Jalloh’s dastardly attack is one of five deadly foreign-born terrorist attacks during the second Trump administration that have killed a total of eight people. Six of them were victims of foreign-born terrorists motivated by Islamism, two by a right-wing terrorist who killed his parents to steal money to pursue his plot to assassinate President Trump to start a white supremacist ethnostate. In comparison, a single foreign-born terrorist killed one person during the Biden administration, and he was motivated by Chinese nationalism.
Figure 1 shows the number of victims of foreign-born terrorism. It’s easy for the number of victims to vary so much over just a few years when there are so few. The number of victims of foreign-born terrorism in 2025 was the highest since 2017, when Trump was also in office, but just 0.03 percent of homicides last year were committed by foreign-born terrorists in attacks. The annual chance of being murdered in a foreign-born terrorist attack during the second Trump administration is about one in 85 million per year, about 16 times higher than during the Biden administration so far, which was about one in 1.3 billion per year. Regardless, it’s a tiny risk even though fewer people were murdered in foreign-born terror attacks during Biden’s presidency than any other president since Gerald Ford and likely even earlier.
Over 85 percent of all people killed by terrorists in attacks on US soil were killed by foreign-born terrorists since 1975. The 9/11 attacks account for 83 percent of those victims because they were the deadliest terrorist attacks in world history by a factor of nine.[i] Things have changed since 9/11, which occurred smack dab in the middle of my dataset.
More people have been killed in terrorist attacks committed by native-born Americans since 9/11 than by foreign-born terrorists, and it’s not close (Table 1). Native-born terrorists murdered 6.3 people in attacks for every one person murdered by a foreign-born terrorist. Of the 335 people murdered in terrorist attacks on US soil since September 12, 2001, 289 were murdered by native-born Americans and 46 by foreign-born attackers. The share of victims in foreign-born attacks is 13.7 percent, almost exactly their average share of the US population since 2001.
What does all this mean? Jalloh didn’t survive his attack, but terrorists who do should be prosecuted and punished to the fullest extent of the law. Keeping foreign-born terrorists out of the United States is a legitimate function of government that nobody disputes. But the data are clear that foreign-born terrorism is a tiny risk, even during the periods when it is most elevated, and each attack is committed by a handful of ideologically motivated killers who are wildly unrepresentative of the tens of millions of foreign-born people living peacefully in this country.
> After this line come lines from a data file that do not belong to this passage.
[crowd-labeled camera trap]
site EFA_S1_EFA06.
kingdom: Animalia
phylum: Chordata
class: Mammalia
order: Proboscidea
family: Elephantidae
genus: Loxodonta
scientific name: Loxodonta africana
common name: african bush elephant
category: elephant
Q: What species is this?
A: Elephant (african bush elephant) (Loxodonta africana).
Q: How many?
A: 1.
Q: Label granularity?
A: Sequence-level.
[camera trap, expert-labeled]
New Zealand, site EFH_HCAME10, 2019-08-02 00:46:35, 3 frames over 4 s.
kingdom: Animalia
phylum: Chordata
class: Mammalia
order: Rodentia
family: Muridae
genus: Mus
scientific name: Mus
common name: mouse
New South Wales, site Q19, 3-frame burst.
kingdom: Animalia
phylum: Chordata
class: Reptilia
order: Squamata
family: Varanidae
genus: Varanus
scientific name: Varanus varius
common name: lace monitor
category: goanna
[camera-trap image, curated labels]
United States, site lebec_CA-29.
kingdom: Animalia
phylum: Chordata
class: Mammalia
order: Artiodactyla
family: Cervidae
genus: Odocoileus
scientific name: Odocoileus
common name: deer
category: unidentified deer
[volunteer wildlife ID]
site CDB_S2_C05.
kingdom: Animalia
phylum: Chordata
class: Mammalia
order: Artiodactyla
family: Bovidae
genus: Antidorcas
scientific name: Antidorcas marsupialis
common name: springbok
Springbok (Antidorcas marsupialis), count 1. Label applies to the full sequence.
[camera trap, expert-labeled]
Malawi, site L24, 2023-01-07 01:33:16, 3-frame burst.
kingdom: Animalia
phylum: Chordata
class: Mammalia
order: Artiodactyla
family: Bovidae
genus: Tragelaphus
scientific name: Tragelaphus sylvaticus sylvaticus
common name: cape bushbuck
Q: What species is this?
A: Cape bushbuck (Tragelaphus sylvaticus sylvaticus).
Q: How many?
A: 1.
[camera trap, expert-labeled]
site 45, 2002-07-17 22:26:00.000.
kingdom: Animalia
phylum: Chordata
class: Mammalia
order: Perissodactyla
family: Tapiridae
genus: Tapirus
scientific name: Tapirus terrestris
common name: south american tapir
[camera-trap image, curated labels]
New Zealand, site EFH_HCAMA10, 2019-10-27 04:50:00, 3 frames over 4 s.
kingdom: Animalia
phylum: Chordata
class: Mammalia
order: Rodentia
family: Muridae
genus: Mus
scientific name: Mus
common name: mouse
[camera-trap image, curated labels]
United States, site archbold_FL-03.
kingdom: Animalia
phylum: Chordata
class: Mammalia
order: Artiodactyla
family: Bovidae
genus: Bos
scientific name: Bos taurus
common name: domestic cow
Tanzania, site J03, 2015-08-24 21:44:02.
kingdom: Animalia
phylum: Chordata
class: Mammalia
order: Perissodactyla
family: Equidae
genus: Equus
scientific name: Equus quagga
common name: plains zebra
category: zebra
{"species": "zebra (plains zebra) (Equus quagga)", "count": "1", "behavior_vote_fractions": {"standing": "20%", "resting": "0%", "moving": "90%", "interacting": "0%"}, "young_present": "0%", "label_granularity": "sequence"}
Punishing innocent immigrants and people abroad who want to come to this country, launching more foreign wars, or stripping Americans of civil liberties in response to attacks this rare would be an expensive overreaction that would cost far more than any benefits.
[i] If you count the 10/7 attack in Israel as a terrorist attack, then 9/11 was two-and-a-half times deadlier than the next deadliest attack, but some don’t count Hamas’ attack because Hamas was the government of Gaza and therefore their attack is not terrorism by definition. Brutal, regardless of how you classify it, but plausibly not terrorism.